The session, which was not open to the press, was led by a senior official (the individual’s name was withheld by request) with Secure Communities Network, an affiliate of the local federation’s parent organization, Jewish Federations of North America.

Rabbi Marc Kline of the Monmouth Reform Temple in Tinton Falls said his Reform congregation “was really ahead of the game” and had “secured our perimeter” through the security grants. However, he believes some measures that have been proposed in the wake of the tragedy in Pittsburgh would be counterproductive.

“I don’t think it does anything for people to see armed security guards,” he said. “We want to provide security, but not in a way that produces panic.”

Moreover, Kline noted that many more churches and mosques have been targets of hate-driven shooting rampages in recent times.

Joined in grief: Rabbis Jeffrey Myers, left; Cheryl Klein; and Jonathan Perlman, the spiritual leaders of the three congregations housed at Tree of Life, at an interfaith vigil the day after the shootings.

“Sure, there is a rise in anti-Semitism that is of concern, but Pittsburgh wasn’t an isolated case, but really a part of a string of hate crimes against people seen as others,” he said. “There have been people shot at or blown up in nightclubs, restaurants, and parks.

“While I know anti-Semitism is on the rise, I also know ‘anti-everybody’ is on the rise.”
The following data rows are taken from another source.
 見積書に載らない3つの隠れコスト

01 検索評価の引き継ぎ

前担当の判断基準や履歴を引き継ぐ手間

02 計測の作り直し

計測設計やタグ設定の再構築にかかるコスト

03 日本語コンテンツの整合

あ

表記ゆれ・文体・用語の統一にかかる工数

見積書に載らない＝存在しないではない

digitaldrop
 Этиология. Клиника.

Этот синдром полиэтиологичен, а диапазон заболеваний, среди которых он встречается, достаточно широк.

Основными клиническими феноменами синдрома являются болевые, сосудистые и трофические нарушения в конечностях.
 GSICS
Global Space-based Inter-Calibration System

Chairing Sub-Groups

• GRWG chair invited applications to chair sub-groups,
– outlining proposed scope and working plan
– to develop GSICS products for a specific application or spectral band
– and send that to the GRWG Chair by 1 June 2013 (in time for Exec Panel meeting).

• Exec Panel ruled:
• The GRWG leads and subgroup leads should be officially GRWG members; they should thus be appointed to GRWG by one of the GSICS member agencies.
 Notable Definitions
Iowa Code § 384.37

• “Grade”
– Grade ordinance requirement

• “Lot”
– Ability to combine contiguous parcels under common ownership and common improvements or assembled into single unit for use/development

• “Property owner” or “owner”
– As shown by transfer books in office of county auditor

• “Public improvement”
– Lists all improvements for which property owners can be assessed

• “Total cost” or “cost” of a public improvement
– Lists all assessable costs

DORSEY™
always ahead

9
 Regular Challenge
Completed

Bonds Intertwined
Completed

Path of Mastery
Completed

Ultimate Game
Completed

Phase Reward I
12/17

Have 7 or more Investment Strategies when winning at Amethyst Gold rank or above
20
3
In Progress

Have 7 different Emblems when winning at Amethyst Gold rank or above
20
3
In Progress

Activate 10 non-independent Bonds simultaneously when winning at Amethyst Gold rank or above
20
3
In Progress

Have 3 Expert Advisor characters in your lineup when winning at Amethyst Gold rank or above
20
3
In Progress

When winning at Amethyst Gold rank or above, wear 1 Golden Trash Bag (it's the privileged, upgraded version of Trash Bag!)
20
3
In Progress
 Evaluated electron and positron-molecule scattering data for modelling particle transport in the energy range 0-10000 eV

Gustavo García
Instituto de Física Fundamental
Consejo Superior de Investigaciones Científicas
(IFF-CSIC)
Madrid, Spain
Other Jewish institutions, in addition to places of worship, have ramped up their security efforts in recent years. Rutgers Hillel in New Brunswick also received a Homeland Security grant to “strengthen our hardware,” said executive director Andrew Getraer. “We already have a security guard on duty at all times, bullet-proof film on our windows, and security cameras inside and outside.” And of course, “We are always looking for more ways to ensure our students are safe.”   

Rutgers Chabad administrator Rabbi Mendy Carlebach called the response of law enforcement “phenomenal” and said Rutgers Police Chief Kenneth Cop had sent both Chabad and Hillel an email offering to provide any security they felt was needed. Carlebach was also was contacted by state Police Superintendent Patrick Callahan, and a university police car has been parked on College Avenue outside Chabad in recent days. 

“We are stepping up security patrols and implementing other measures,” said Carlebach. “Having a visible presence of law enforcement makes people feel better. You can put people outside with machine guns, but if you don’t have a relationship with law enforcement, you’re in trouble.”